# Move the progress bar to the top of the screen option



## unitron

Since everybody else puts everything else at the bottom of the screen (snow closings, stock tickers, basketball game scores during game, etc.), why isn't there an option to move the progress bar to the top of the screen?


----------



## wheatman82

agreed, or be able to adjust the transparency of the bar.


----------



## Brent W

just press the clear button to hide the bar


----------



## unitron

Brent W said:


> just press the clear button to hide the bar


So I should do extra work because it never occured to TiVo that everybody else already piles everything on the bottom of the screen, when they could have, oh, I don't know, actually innovated and thought outside the box?


----------



## jrtroo

would it be nice<sure.

but-"extra work"? this is one button and the remote is in your hand>

i would much rather they spend their innovation time on other things>


----------



## unitron

jrtroo said:


> would it be nice<sure.
> 
> but-"extra work"? this is one button and the remote is in your hand>
> 
> i would much rather they spend their innovation time on other things>


They shouldn't spend their time on it now, they should have thought of it originally, when developing the Series 1s, as the problem of everyone putting everything on the bottom of the screen was already quite well known at the time.


----------



## bschuler2007

I agree Tivo shouldn't waste time on adding an option that is reasonable and would take little effort to implement in order to appease it's customers.

Tivo should spend all of it's time working on implementing more Pay Per View options, adding a subscription priced weather, news, stock app. And if not some new form of asking us for more money daily, then a far better Tivo for a cable company to give away then anything for us original customers.

I scoff at your intelligent idea. Your obviously a Tivo newbie.


----------



## orangeboy

There's also an S-P-S code that does a "quick-clear". I don't have it implemented, and I'm too lazy to search for it, but it has been discussed in the past.


----------



## Rob Helmerichs

orangeboy said:


> There's also an S-P-S code that does a "quick-clear". I don't have it implemented, and I'm too lazy to search for it, but it has been discussed in the past.


The problem with that is that it basically removes all functionality from the progress bar.


----------



## ThreeSoFar

Rob Helmerichs said:


> The problem with that is that it basically removes all functionality from the progress bar.


How does it "remove all functionality"?

IMO, it doesn't even _have_ a function except for the annoying "accidentally click here to see some lame ad in HD that may possibly crash your box" feature. OK, it's not that bad....but it is lame and does get in the way.

• [LISTING]
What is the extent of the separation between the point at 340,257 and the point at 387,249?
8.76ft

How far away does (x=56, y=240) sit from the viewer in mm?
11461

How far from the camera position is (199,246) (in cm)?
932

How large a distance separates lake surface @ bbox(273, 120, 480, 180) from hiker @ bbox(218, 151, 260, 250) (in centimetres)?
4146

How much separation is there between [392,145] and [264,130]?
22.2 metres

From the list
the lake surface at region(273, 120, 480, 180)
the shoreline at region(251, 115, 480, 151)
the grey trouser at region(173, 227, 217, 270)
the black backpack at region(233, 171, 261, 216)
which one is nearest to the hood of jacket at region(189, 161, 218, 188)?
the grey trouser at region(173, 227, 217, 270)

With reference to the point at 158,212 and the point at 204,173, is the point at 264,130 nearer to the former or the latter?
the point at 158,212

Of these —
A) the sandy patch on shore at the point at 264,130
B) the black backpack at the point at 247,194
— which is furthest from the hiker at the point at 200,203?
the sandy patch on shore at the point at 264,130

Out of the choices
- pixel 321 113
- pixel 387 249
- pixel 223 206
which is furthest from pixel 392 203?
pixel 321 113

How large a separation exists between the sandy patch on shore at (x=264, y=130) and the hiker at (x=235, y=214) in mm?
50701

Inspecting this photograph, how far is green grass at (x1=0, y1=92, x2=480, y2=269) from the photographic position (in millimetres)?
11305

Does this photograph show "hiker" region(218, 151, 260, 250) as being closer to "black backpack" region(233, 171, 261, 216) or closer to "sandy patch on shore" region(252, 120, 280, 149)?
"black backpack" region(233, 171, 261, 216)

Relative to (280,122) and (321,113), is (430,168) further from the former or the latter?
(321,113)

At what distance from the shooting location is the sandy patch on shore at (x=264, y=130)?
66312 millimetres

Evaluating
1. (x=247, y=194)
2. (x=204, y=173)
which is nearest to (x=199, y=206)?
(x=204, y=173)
...
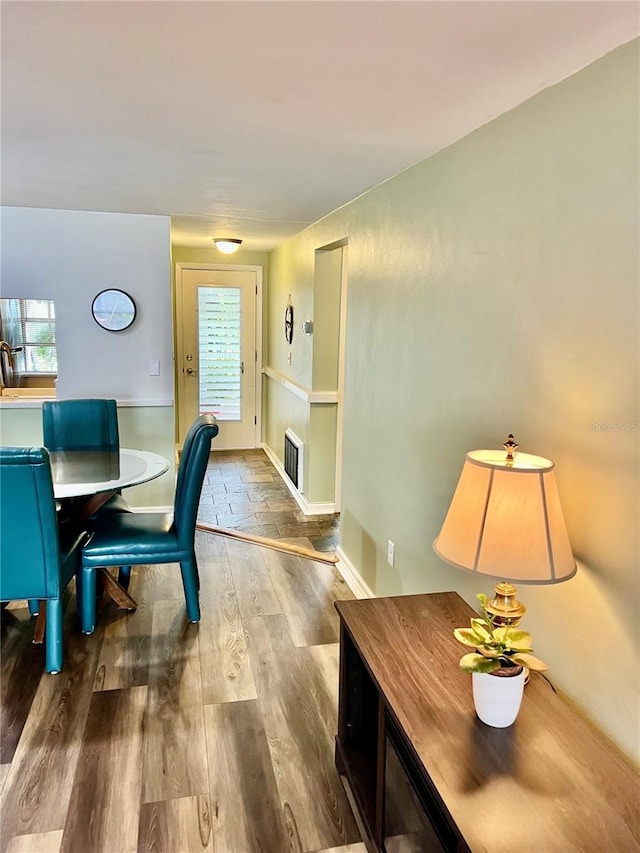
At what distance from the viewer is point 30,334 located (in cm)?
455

• [WHAT YOU SHOULD DO] From the forum thread about moving the progress bar, copy word for word the passage starting at "They shouldn't spend" and ending at "a Tivo newbie.".

• [RESULT OF THE TASK]
They shouldn't spend their time on it now, they should have thought of it originally, when developing the Series 1s, as the problem of everyone putting everything on the bottom of the screen was already quite well known at the time.


----------



## bschuler2007

I agree Tivo shouldn't waste time on adding an option that is reasonable and would take little effort to implement in order to appease it's customers.

Tivo should spend all of it's time working on implementing more Pay Per View options, adding a subscription priced weather, news, stock app. And if not some new form of asking us for more money daily, then a far better Tivo for a cable company to give away then anything for us original customers.

I scoff at your intelligent idea. Your obviously a Tivo newbie.